День рождения стал для него днем подведения итогов. Итог был противоречивый. Тут были и сомнения, и надежды, и вопросы… Двадцать восьмого августа, в обычный для записей вечерний час, он занес в дневник:

«Мне 24 года; а я еще ничего не сделал». Сознание подсказывало ему, что он не совсем справедлив к себе. И он приписал: «Я чувствую, что недаром вот уже 8 лет, что я борюсь с сомнением и страстями». И снова тот же вопрос: «Но на что я назначен? Это откроет будущее». В эту минуту он не думал, не предвидел, что тот же вопрос, то с длинными, то с короткими перерывами, он станет задавать себе на протяжении всей своей долгой, полной исканий, радостей и нравственных мучений жизни.

Едва отпраздновали день рождения, едва миновала ночь, пришло ошеломляющее письмо от Некрасова.
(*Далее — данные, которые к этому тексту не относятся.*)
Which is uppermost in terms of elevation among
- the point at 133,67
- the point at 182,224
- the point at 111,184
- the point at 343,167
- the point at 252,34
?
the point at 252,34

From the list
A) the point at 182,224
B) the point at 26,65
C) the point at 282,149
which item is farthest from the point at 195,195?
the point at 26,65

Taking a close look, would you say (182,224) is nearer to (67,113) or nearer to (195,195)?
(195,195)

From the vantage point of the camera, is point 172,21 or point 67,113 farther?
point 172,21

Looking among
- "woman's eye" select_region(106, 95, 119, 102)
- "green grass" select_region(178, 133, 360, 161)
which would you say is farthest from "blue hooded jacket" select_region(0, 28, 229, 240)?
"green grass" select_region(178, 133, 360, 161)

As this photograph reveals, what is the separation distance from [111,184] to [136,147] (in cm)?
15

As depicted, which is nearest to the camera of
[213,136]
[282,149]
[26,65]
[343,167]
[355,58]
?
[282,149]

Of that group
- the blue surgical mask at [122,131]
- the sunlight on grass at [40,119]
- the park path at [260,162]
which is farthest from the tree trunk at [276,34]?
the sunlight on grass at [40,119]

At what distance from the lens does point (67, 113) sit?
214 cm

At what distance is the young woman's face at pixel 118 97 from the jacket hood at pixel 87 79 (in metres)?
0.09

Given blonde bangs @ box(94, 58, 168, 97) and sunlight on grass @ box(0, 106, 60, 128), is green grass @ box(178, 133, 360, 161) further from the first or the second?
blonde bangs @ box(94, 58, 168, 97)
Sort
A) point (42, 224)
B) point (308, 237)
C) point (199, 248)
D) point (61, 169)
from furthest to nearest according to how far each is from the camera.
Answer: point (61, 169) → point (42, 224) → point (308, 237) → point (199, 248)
Лев Николаевич, внутренне сжавшись, окинул его взглядом только после перечитал внимательно.

«Милостивый государь! — писал редактор «Современника», — Я прочел вашу рукопись (Детство). Она имеет в себе настолько интереса, что я ее напечатаю. Не зная продолжения, не могу сказать решительно, но мне кажется, что в авторе ее есть талант. Во всяком случае, направление автора, простота и действительность содержания составляют неотъемлемое достоинство этого произведения. Если в дальнейших частях (как и следует ожидать) будет поболее живости и движения, то это будет хороший роман. Прошу Вас прислать мне продолжение. И роман ваш и талант меня заинтересовали. Еще я посоветовал бы вам не прикрываться буквами, а начать печататься прямо со своей фамилией. Если только вы не случайный гость в литературе. Жду вашего ответа. Примите уверение в истинном моем уважении. Н. Некрасов».
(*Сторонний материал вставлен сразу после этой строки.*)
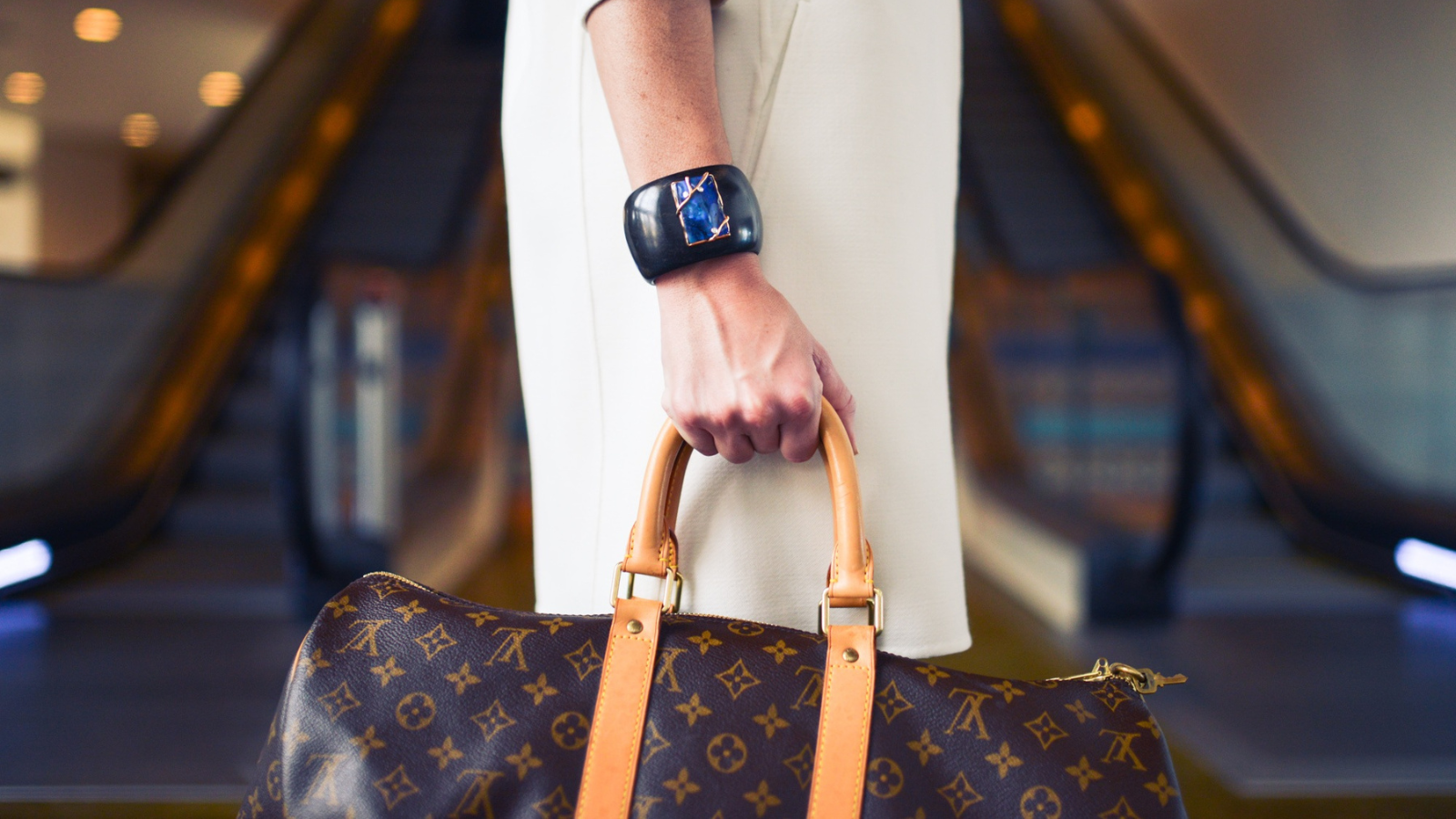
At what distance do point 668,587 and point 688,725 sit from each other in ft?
0.35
Какое прекрасное письмо! Какой милый человек! Он долго не мог отделаться от впечатления. Значит, не зря старался… Усилия, надежды, мечты — не напрасны. Есть в мире радость. И не придает ли радость величия, душе?! Вот так и находишь себя, и это чувство ни с чем: не сравнишь! Он был полон возвышенного и таинственного спокойствия духа, ощущения своего «я». Смущало лишь одно: в письме редактора не было ни слова о деньгах. Первым побуждением было ответить тотчас, но он прособирался целых две недели. И наконец написал. Конечно, он очень обрадовался, тем более что это мнение о романе «первое, которое я о нем слышал», писал он. И тут же, однако, оговорился: «Несмотря на это, повторяю просьбу, с которой обращался к Вам в первом письме моем: оценить рукопись, выслать мне деньги, которые она стоит по вашему мнению, или прямо сказать мне, что она ничего не стоит».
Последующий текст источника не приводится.